[데이터 행]
☆ ☆ ☆
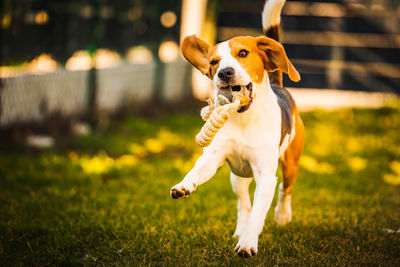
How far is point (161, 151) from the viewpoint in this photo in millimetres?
6484

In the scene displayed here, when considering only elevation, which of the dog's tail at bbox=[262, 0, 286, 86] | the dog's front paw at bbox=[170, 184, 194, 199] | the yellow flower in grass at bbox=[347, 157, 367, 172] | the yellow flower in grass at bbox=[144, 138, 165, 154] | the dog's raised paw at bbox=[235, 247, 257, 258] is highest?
the dog's tail at bbox=[262, 0, 286, 86]

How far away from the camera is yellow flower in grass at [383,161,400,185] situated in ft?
18.1

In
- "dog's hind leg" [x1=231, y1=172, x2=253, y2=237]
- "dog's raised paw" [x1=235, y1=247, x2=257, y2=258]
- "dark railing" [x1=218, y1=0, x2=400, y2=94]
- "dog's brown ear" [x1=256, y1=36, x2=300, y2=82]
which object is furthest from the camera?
"dark railing" [x1=218, y1=0, x2=400, y2=94]

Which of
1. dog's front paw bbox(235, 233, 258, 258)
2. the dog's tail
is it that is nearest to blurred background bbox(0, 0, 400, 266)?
dog's front paw bbox(235, 233, 258, 258)

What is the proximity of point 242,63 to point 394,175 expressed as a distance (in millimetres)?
3509

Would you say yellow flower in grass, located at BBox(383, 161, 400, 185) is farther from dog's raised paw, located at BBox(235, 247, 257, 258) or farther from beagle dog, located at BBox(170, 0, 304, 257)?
dog's raised paw, located at BBox(235, 247, 257, 258)

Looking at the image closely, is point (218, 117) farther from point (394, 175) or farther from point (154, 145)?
point (154, 145)

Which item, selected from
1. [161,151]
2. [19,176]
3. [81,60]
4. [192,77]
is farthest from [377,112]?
[19,176]

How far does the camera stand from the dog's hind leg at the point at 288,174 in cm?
371

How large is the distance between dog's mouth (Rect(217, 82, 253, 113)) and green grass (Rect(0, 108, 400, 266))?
☆ ☆ ☆
위의 기록 전체를 한 글자도 바꾸지 말고 인용하되, 그림은 답에서 빼십시오.

## 연습 결과
How far is point (161, 151) from the viewpoint in this photo in millimetres?
6484

In the scene displayed here, when considering only elevation, which of the dog's tail at bbox=[262, 0, 286, 86] | the dog's front paw at bbox=[170, 184, 194, 199] | the yellow flower in grass at bbox=[347, 157, 367, 172] | the yellow flower in grass at bbox=[144, 138, 165, 154] | the dog's raised paw at bbox=[235, 247, 257, 258] is highest?
the dog's tail at bbox=[262, 0, 286, 86]

How far away from the camera is yellow flower in grass at [383,161,400,185] situated in ft?
18.1

In
- "dog's hind leg" [x1=231, y1=172, x2=253, y2=237]
- "dog's raised paw" [x1=235, y1=247, x2=257, y2=258]
- "dark railing" [x1=218, y1=0, x2=400, y2=94]
- "dog's brown ear" [x1=256, y1=36, x2=300, y2=82]
which object is furthest from the camera?
"dark railing" [x1=218, y1=0, x2=400, y2=94]

Which of
1. dog's front paw bbox(235, 233, 258, 258)
2. the dog's tail
is it that is nearest to blurred background bbox(0, 0, 400, 266)?
dog's front paw bbox(235, 233, 258, 258)

What is the proximity of point 242,63 to point 394,175 expressed as a distance (in millimetres)?
3509

Would you say yellow flower in grass, located at BBox(383, 161, 400, 185) is farther from dog's raised paw, located at BBox(235, 247, 257, 258) or farther from beagle dog, located at BBox(170, 0, 304, 257)?
dog's raised paw, located at BBox(235, 247, 257, 258)

Looking at the image closely, is point (218, 117) farther from point (394, 175) or farther from point (154, 145)?
point (154, 145)

Which item, selected from
1. [161,151]
2. [19,176]
3. [81,60]
4. [192,77]
is farthest from [377,112]?
[19,176]

How far does the camera stand from the dog's hind leg at the point at 288,174 in cm?
371

How large is the distance between dog's mouth (Rect(217, 82, 253, 113)) and green grass (Rect(0, 108, 400, 266))?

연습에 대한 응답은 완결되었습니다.